I looked into doing it with a 95 6.5L i had and at the time they would gel in the winter time, you needed a duel tank set up, one for diesel, one for the veg oil. The veg oil needed a tank warmer so you started and ran on Diesel until the veg was warmed up, then you had to close off the flow of diesel as you opened the flow of veg, all well and good but then you had to switch back to diesel before shutting it off so you would only have diesel in the lines/pump for the next cold start.
It was a cool system but not ideally suited for cold conditions.
I remember this being featured on Trucks probably close to 10 years ago. i never read through the site recently but maybe you don't have to worry about gel problems if you go this highly filtered/refined route, kind of expensive though
http://www.usfreedombiofuels.com/


----------



## turb0diesel (Dec 13, 2009)

Squires;1492345 said:


> I looked into doing it with a 95 6.5L i had and at the time they would gel in the winter time, you needed a duel tank set up, one for diesel, one for the veg oil. The veg oil needed a tank warmer so you started and ran on Diesel until the veg was warmed up, then you had to close off the flow of diesel as you opened the flow of veg, all well and good but then you had to switch back to diesel before shutting it off so you would only have diesel in the lines/pump for the next cold start.
> It was a cool system but not ideally suited for cold conditions.
> I remember this being featured on Trucks probably close to 10 years ago. i never read through the site recently but maybe you don't have to worry about gel problems if you go this highly filtered/refined route, kind of expensive though
> http://www.usfreedombiofuels.com/


Thats exactly how mine works!
Actually, the guy I bought it from did a really job on the set up.
He put a glow plug booster option for the winter and a Loop option as well where it keeps the veggie circulating although he said he never had to use the loop option in the winter. He just said it will take longer before I can switch to viggie in the winter, about half hour or longer.


----------



## maverjohn (Jul 23, 2008)

So you run the veggie throw a separate filtration system ? and the two never meet ?


----------



## turb0diesel (Dec 13, 2009)

The diesel and veggie have their own separate filters & the veggie is warmed up using the radiator which I need to replace.


----------



## maverjohn (Jul 23, 2008)

Is the mpg the same with veggie ?


----------



## turb0diesel (Dec 13, 2009)

I think its better. My truck loves to run on veggie, you can barely feel the truck when its on.
Its nice for people that have to travel long distances often since you have to drive around 10-15minutes(longer in cooler temps) on diesel till you can flip that switch to run on veggie.


----------



## maverjohn (Jul 23, 2008)

Is the cost of the converting over to veggie worth it in the long run? or will the maintenance of two fuel systems chew up any gain in profit ?


----------



## turb0diesel (Dec 13, 2009)

The kit runs for around 2k and you should be able to do it yourself. I'd get the kit from these guys:
http://www.greasecar.com/products/catalog/greasecar-truck-kits

This month I drove the truck 1,000/miles on veggie oil and $100 in diesel(about 25/gallons)
I should have kept track of how much oil I used.

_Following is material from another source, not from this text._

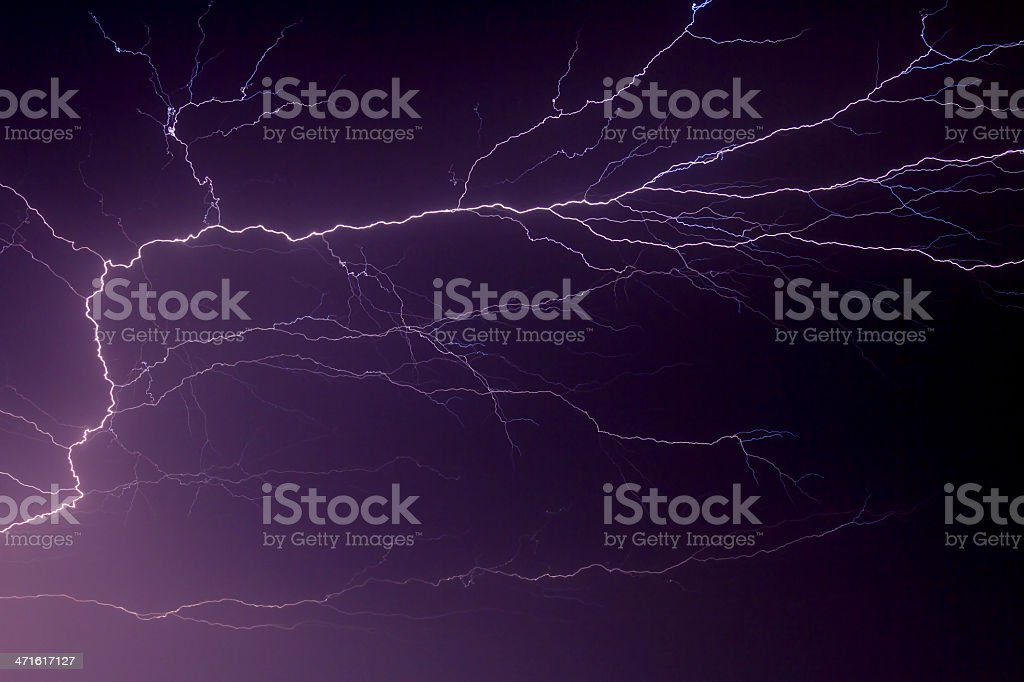 Lightning Flashes Across the Night Sky royalty-free stock photo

There really isnt maintenance, just make sure the oil is filtered and water free and that you dont switch to veggie till it reaches 160f+ and that you run on diesel for a couple of minutes/miles before shutting it off the truck.


----------



## maelawncare (Mar 4, 2004)

There are also some programmers that let the truck keep running for a few minutes after you shut it down. So you could flip the switch in your truck, then take your key out lock the truck and walk away. It will run for a few minutes then shut off automaticly.


----------



## Landmind (Oct 19, 2011)

You should try some waste motor oil


----------



## turb0diesel (Dec 13, 2009)

Landmind;1494852 said:


> You should try some waste motor oil


I actually heard of a guy using trans oil.
Not trying is, Id rather pay and use Biodiesel


----------



## theholycow (Nov 29, 2002)

turb0diesel;1496542 said:


> I actually heard of a guy using trans oil.
> Not trying is, Id rather pay and use Biodiesel


What about running waste engine/trans oil in your WVO system, not your regular dino system?

For winter use, I wonder if a system that uses something like a block heater would be worthwhile...then the WVO would come up to temperature much more quickly.

Anyway, very cool!


----------



## Landmind (Oct 19, 2011)

I've got some in my tank right now, only 20% or less. Consider it a fuel additive to add lubrication to dry ulsd.


----------



## turb0diesel (Dec 13, 2009)

Landmind;1497774 said:


> I've got some in my tank right now, only 20% or less. Consider it a fuel additive to add lubrication to dry ulsd.


Trans or Motor oil?


----------



## bleachcola (Oct 10, 2012)

very nice setups and the smell is great outta the tailpipe. its just too bad the 2007.5+ big three trucks have so pollution crap and they are hard to convert mainly bc of the high pressure fuel system, but on the plus side you can make 1000tq to the wheels with a tuner and exhaust bolt on.


----------



## Landmind (Oct 19, 2011)

Waste motor oil (WMO)


----------